As an analyst there are some articles that after you read them you say to yourself, "I wish I'd written that one". One such article appeared in the February 23rd edition of the WSJ's "Review & Outlook" section and was entitled "Obama's Dividend Assault".
Essentially, the article addresses President Obama's 2013 budget proposal that recommends raising the taxes on qualified dividends for couples earning over $250,000 from its current 15% tax rate to the higher personal income tax rate of 39.4%.
It Gets Worse: The article goes on further to state that if you assumed a 35% corporate tax, add in the planned phase-out of deductions and exemption, a 3.8% tax surcharge for ObamaCare on top of the 41.0% projected personal tax rate (44.8%), that the pre-tax income that generated that dividend would be taxed at 64.1%. Therefore, a corporation would have to generate $278.55 in earnings so an investor could receive $100 dividend payment.

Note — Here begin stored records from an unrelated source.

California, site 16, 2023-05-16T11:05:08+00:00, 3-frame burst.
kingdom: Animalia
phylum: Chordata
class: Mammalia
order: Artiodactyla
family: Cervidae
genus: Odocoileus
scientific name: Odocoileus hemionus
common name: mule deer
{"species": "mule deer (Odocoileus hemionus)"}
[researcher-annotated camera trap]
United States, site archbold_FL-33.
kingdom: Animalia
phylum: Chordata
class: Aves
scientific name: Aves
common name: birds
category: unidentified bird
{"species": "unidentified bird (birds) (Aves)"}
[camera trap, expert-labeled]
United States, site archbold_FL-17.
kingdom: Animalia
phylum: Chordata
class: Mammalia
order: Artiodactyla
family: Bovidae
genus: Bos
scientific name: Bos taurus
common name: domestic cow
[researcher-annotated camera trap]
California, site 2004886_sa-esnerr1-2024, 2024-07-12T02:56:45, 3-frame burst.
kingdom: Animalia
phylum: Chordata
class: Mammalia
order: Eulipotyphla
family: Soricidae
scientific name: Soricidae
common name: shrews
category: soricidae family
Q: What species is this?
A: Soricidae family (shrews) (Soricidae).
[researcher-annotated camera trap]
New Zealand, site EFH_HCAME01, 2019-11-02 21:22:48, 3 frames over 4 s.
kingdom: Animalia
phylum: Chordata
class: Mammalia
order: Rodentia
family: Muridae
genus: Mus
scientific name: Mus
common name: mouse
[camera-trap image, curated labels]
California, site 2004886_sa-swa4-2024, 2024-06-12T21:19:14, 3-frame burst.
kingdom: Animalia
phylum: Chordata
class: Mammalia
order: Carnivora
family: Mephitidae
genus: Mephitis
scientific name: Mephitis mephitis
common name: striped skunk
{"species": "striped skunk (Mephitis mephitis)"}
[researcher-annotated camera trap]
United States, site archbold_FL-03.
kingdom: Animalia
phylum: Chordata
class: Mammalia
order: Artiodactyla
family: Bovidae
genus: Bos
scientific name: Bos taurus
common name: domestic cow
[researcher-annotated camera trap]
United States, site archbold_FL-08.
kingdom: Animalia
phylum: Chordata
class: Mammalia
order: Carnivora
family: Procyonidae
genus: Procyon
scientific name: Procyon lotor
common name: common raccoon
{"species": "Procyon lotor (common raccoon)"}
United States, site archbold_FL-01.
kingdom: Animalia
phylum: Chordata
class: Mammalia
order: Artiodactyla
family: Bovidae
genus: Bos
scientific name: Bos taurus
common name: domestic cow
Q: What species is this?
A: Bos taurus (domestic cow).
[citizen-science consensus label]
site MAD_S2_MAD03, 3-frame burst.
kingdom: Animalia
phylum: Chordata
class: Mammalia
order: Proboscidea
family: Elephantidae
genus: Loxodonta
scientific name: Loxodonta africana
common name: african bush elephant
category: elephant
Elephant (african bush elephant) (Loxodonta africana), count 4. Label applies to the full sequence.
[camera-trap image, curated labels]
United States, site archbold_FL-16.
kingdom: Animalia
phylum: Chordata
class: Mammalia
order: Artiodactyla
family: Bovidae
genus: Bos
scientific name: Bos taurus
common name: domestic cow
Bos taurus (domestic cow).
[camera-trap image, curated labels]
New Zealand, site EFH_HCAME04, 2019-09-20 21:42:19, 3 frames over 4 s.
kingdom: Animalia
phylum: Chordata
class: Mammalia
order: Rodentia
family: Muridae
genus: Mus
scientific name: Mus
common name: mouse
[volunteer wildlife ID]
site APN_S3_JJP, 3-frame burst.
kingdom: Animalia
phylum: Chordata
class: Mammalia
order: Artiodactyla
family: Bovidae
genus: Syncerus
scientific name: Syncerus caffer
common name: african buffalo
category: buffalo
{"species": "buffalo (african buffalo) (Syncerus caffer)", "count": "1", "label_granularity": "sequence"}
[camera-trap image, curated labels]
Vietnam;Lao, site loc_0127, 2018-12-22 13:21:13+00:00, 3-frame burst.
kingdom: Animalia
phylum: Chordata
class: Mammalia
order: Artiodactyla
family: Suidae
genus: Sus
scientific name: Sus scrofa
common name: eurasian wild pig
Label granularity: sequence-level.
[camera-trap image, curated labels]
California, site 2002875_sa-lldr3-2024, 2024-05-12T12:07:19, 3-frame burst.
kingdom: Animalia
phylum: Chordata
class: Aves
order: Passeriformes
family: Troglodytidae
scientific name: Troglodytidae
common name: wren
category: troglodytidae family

Retirees Suffer: The article cites that according to IRS data, three-quarters of the dividend recipients are retirees and near-retirees (over 55) who depend on such dividend income to pay for the necessities of life.
They have already been "socked" with low interest rates on bank CDs and money market funds due to the artificially low interest rates set to bail out the bankers, and now they are being "knocked out" by confiscatory taxes on dividends.
"Let Me Count the Ways": This action is counterproductive in so many ways that space limits the recital. Historically, dividends have been approximately 50% of the return on investments-and those stocks, over the long-term, perform better than non-dividend paying stocks. In addition, paying dividends is a discipline on corporate management with regards to cash flow transparency, and it prevents management from buying in stock so they can excessively award themselves stock options.
Simple Physics: Newton's Third Law of Motion is: "For every action there is an equal and opposite reaction." The imposition of such a confiscatory tax law on dividends would have the impact of corporations not paying dividends. Therefore, the federal government would not collect the estimated revenues and would distort the flow of capital by creating an unequal tax rate for capital gains versus dividends.
Gresham's Law Applied to Economic Policy: If there is a corollary to Gresham's law that "bad money drives out good", then can bad policy drive out good policy? That proposition would make one question the rest of the administration's economic policy based upon this uninformed dividend proposal.